MerchantCircle recently conducted a survey and received 864 responses from its “most engaged [SMB] members.” The survey has a range of findings can be read about more fully here.
Here’s an excerpt of the high-level data (MerchantCircle verbatims):
Effectiveness of Yellow Pages
–24% of respondents rated yellow pages “not effective at all” or “mostly ineffective.”
–42% of survey respondents rated yellow pages as “effective” or “very effective” and 19% rated yellow pages “neither effective nor ineffective” (14% had no opinion or no experience with yellow pages).Budget Allocation
Those who rated yellow pages as “not effective at all” or “mostly ineffective” allocated only 9% of their budget to yellow pages and a whopping 45% of their budget to internet advertising. Not surprising considering that 75% of this group rated internet advertising “effective” or “very effective.”What was somewhat surprising was the response from 42% of merchants who believe YP is effective. Of those merchants, 75% rated internet advertising as “effective” or “very effective.” They allocate an average of 37% of their marketing budget to yellow pages and 30% to internet advertising (the remaining budget goes to newspapers, radio, TV and “other”).
Willingness to Invest
While, in general, survey respondents under-report their willingness to spend dollars, the local businesses we interviewed didn’t foresee spending big bucks on internet advertising even if it was guaranteed to work! Here’s what we learned:
- Of merchants who rated the yellow pages effective, 73% would not spend more than $100/month on internet advertising
- Of merchants who rated YP ineffective, 60% would not spend more than $100/month on internet advertising
Most interesting to me in the MerchatCircle survey is the finding that most SMBs aren’t willing to spend more than $100 per month on online, whether or not they believe print YP to be an effective ad medium. That’s $1200 per year. Compare that with a rougly $3500 average annual print YP spend. ReachLocal, by comparison, says it’s getting a minimum of $1000 per month from advertisers, but it’s going after the bigger print YP spenders.

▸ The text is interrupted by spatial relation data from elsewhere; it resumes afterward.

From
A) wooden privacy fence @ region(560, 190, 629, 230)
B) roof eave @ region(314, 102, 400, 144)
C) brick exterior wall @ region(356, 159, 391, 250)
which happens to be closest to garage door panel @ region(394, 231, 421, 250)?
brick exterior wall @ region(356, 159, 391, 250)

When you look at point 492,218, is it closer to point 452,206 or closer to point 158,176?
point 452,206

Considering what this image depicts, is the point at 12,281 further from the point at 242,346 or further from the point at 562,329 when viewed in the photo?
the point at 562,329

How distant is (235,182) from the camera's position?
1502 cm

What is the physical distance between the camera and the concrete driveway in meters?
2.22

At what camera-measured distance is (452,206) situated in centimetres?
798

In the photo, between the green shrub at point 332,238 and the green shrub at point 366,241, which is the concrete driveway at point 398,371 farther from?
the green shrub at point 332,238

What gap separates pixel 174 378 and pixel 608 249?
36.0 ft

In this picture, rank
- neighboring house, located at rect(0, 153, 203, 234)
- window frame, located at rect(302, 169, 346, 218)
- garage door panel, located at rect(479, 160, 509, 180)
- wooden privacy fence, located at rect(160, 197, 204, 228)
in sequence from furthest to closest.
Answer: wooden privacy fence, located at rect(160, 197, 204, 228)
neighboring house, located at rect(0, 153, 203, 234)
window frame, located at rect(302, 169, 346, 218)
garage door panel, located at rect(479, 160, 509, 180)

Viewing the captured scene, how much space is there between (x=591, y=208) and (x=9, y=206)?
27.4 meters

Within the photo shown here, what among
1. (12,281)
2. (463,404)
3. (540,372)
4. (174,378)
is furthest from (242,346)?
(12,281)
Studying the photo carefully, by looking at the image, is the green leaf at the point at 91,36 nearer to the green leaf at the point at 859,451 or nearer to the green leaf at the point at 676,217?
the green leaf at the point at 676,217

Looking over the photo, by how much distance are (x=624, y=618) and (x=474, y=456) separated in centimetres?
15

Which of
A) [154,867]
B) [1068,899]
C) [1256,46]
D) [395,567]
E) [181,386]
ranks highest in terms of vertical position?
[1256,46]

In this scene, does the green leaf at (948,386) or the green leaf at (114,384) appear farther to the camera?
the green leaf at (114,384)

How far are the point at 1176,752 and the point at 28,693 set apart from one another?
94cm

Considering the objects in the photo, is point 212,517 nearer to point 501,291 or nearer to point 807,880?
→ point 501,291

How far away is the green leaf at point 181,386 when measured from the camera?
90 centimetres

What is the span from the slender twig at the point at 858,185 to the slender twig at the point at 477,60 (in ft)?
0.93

Let’s assume that the MerchantCircle findings are representative of the SMB market (I think they’re representative of a select group of SMB advertisers). Half a million SMB advertisers spending $1200 per year on average would translate to $600 million — still quite a bit of change. (That 500K advertiser number is a threshold that’s already been crossed.)
There are roughly 3 to 3.2 million print YP advertisers (The Kelsey Group says 3.5). If 3 million SMBs spent $1200 per year that would mean a total of $3.6 billion in online spending. I’ve estimated that about 10% of the total “addressable” traditional, local SMB advertiser market can be expected to “self provision” eventually. That’s probably about 1 to 1.5 million. A much larger group will be sold packages of advertising that include online by local sales channels (premise, telephone, YP and newspapers).
Stepping back the survey (and my earlier YPA post) are part of what will become an ongoing stream of dueling datapoints and press releases. Online ad firms will continue to put out surveys and data that show usage and ad spend shifting online, while the YP industry will continue to issue data and survey results that show confidence and value in the traditional medium. And both will be right to varying degrees.
February 26, 2008 at 6:35 pm
What’s the $ size of the YP industry now?
10% of the SMB market would be 300k not 1.0 to 1.5 million.
February 26, 2008 at 6:39 pm
No. SMB market is 23 million firms per the Commerce Dept. Addressable market is probably 10-15 million. There’s a lot of gray in there and a lot of churn. But the SMB market is much larger than the YP market. I didn’t make that entirely clear.
February 26, 2008 at 6:40 pm
YP industry is roughly $14.5 b in the US
February 26, 2008 at 7:25 pm
These findings jive with what we’re experiencing on the streets.
February 26, 2008 at 7:36 pm
Interesting. Meaning the willingness to spend?
February 27, 2008 at 5:50 am
I think the $100.00/month that the SMB’s are willing to spend is more of a reflection of what their willing to lose/risk.
When we can show them that 1 will get you 10, then the numbers will rise.
The majority of SMB’s still don’t get it. But they’re starting to.
February 27, 2008 at 6:43 pm
Great macro-analysis, Greg. What I found interesting was that most merchants were willing to spend $100 or less even if online was guaranteed to work. We asked the question this way to help us discover the upper-bound for products price point for our target audience.
February 28, 2008 at 5:06 am
[…] another post, Sterling pulls together some other advertising data and estimates, including… Most interesting to me in the […]
March 1, 2008 at 10:47 pm
I’d like to see this expanded to ask the question of how many $100 customers are willing to grow on proof of concept, and what the tolerance for a “set up cost” might be.
April 23, 2008 at 7:18 pm
What is the average spend and in what markets for the SMB customer over the year?
We offer online marketing solutions for the SMB market and have found sizable growth for both direct mail and email marketing being forwarded to a Landing Pages or Personalized Landing Pages where the customer responds via a form and an email notification goes out and info tracked in a dashboard as an alternative to just Google Adwords.